But MLS remains a fast, athletic league that, combined with travel and summer weather demands, taxes even the fittest of players. Rust is also a factor. Cole, frozen out all year at AS Roma, hasn't played a competitive match since last March, when he started a Serie A match against Chievo.
"[Cole's signing] is a real gamble," said former New England Revolution manager and current ESPN FC analyst Steve Nicol. "And De Jong isn't the quickest around the field. But experience-wise and knowledge-wise, clearly the guy will be streets ahead of most players in MLS, as will Ashley Cole. The key is getting them to actually perform through all the changes, all the travel and all the other things. People always harp on about the travel, but you saw last season what it did to most of the big names that came over. They found it hard to cope with. Arena is getting pedigree. The question is the legs, and keeping them fit."

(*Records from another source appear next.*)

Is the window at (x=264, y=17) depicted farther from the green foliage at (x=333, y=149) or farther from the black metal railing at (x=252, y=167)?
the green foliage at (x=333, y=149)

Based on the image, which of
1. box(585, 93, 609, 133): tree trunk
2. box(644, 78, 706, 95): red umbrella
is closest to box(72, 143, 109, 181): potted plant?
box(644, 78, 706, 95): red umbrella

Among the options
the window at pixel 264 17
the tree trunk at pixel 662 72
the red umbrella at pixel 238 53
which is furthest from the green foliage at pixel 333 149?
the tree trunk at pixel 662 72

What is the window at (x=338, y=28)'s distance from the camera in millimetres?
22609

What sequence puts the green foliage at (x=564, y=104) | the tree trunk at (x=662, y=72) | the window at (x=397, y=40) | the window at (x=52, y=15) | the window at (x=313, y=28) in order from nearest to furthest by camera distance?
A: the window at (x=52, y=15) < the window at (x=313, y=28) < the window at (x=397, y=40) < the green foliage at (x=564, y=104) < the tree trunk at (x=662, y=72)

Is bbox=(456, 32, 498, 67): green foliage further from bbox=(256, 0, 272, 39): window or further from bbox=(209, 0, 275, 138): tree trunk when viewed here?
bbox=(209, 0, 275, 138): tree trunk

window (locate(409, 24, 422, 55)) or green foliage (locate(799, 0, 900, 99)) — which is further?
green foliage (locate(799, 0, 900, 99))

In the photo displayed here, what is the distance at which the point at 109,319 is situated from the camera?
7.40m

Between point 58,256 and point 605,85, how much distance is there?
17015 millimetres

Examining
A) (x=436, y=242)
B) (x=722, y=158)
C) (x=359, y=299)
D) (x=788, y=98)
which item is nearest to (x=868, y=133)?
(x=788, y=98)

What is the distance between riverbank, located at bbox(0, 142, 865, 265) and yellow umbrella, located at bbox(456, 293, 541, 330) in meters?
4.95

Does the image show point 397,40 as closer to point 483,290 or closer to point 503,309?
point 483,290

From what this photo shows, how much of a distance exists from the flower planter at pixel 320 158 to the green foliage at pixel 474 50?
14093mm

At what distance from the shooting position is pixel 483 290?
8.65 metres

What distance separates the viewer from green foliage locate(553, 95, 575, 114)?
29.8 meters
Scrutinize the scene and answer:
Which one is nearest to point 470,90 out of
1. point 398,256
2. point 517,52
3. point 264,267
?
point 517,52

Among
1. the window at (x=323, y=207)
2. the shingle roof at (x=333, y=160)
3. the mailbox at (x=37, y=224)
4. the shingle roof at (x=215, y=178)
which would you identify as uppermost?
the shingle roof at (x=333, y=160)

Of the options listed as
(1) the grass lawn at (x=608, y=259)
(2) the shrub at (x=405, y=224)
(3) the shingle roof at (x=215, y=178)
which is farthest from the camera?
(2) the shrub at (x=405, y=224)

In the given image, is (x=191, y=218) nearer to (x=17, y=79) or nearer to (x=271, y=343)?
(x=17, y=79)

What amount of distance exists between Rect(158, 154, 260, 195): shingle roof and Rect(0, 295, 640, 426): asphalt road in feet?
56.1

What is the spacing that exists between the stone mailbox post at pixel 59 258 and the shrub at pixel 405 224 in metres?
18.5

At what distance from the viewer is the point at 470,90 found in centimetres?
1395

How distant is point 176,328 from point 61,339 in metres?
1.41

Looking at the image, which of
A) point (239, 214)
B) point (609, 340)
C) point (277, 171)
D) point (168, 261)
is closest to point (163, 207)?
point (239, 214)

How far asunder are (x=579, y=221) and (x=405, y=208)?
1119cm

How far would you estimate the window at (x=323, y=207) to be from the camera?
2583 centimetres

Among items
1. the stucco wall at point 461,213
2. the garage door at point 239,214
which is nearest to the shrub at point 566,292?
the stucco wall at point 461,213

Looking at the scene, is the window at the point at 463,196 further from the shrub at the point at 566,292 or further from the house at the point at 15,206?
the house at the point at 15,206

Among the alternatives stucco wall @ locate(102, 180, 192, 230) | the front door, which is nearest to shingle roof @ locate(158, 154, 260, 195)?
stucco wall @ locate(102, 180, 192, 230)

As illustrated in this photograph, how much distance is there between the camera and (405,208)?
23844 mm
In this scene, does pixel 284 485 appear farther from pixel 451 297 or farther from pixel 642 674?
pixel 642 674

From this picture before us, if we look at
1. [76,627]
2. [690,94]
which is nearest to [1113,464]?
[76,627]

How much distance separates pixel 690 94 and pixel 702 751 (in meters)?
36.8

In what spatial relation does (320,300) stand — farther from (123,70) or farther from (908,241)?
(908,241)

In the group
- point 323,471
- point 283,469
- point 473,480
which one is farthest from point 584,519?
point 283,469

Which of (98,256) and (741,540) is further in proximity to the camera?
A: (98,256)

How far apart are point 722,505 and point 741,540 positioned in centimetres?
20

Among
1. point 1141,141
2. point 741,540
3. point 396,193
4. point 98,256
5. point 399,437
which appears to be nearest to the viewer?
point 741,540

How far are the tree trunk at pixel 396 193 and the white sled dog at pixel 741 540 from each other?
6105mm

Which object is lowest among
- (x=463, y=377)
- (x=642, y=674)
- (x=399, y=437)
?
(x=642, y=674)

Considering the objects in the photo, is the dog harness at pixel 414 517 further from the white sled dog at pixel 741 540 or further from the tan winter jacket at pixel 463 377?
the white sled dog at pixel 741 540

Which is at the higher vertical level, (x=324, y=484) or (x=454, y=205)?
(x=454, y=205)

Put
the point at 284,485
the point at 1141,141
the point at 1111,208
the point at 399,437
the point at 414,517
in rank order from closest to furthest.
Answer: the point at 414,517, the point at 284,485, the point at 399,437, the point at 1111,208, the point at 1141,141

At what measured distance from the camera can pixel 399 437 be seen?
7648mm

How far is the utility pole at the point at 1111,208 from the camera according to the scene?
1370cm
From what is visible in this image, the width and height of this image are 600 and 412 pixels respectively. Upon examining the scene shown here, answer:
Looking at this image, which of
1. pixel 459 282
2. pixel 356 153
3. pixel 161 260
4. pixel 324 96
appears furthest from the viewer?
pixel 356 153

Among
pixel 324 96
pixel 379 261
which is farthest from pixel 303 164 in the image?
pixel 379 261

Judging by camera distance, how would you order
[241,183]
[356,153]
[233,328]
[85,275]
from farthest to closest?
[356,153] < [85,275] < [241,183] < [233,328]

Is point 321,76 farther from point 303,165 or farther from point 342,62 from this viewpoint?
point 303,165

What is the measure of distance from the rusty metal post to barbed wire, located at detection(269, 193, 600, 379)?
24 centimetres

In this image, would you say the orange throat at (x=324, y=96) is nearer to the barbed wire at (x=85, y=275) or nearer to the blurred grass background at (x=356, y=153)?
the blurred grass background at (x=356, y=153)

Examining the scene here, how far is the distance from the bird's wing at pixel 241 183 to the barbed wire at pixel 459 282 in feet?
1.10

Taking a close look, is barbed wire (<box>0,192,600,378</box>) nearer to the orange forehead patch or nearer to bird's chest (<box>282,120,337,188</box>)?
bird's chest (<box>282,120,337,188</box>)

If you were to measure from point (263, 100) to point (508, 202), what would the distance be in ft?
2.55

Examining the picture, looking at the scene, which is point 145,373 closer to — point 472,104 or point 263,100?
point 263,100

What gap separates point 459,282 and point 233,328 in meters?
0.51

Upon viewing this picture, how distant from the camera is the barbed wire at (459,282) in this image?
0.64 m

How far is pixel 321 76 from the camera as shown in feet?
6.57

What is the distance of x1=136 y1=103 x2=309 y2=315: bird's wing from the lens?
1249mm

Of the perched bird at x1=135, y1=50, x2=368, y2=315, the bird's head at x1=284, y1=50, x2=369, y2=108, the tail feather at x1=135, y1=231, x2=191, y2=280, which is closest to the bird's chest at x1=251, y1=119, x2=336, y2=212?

The fact that L.A. faded badly down the stretch in 2015, despite the midsummer arrivals of Giovani Dos Santos and Steven Gerrard, also sticks in the memory. The Galaxy was in first place in the Western Conference as late as the first week of October but went 1-4-2 to finish the regular season and slid all the way into fifth place, forcing it into a knockout-round match on the road at Seattle, which it lost 3-2. The defense was a shambles during that span, conceding 17 goals in its last eight league and playoff matches.
The hope is that the additions of Van Damme and Cole will stabilize the backline while De Jong should provide a solid bulwark in midfield. With Magee and Larentowicz on board, as well as the re-signing of forward Alan Gordon, L.A. should also have more depth than it did at the end of last year, which Arena indicated was a big factor in the team's downfall.
"Last year we had a lot of injuries that hurt us," Arena said. "We lost Todd Dunivant the whole year, which forced us to play Robbie Rogers, who was injured, even though he took off three or four weeks; but we still didn't have a replacement at left-back. We were thin at right-back. We had issues in the goal with Jaime Penedo leaving and injuries with Donovan Ricketts and all that.
"In the attack, we basically had no options coming off the bench. Baggio Husidic missed the whole second half of the season, which hurt us. Jose Villarreal missed a lot of the season, which hurt us. Bradford Jamieson, he's still a little young, but we just didn't have a whole lot of replacements for injuries or have somebody come in and change the game for us. This year we have that."
The nature of the acquisitions has led to speculation that this will be Arena's last season in charge of the Galaxy. When asked how many more years he might keep coaching, Arena said he didn't know the answer to that question, though he did add he wouldn't want to be just a GM.
"I would want to do a little bit more," he said. "I'd maybe like to work for U.S. Soccer again one day. Who knows? I don't know. It might be that no one is interested in me doing anything and I just fade away and I go to the beach every day."
That is unlikely, but for now, the pieces for another run at an MLS Cup are in place. The ensuing months will reveal whether Arena still as the golden touch.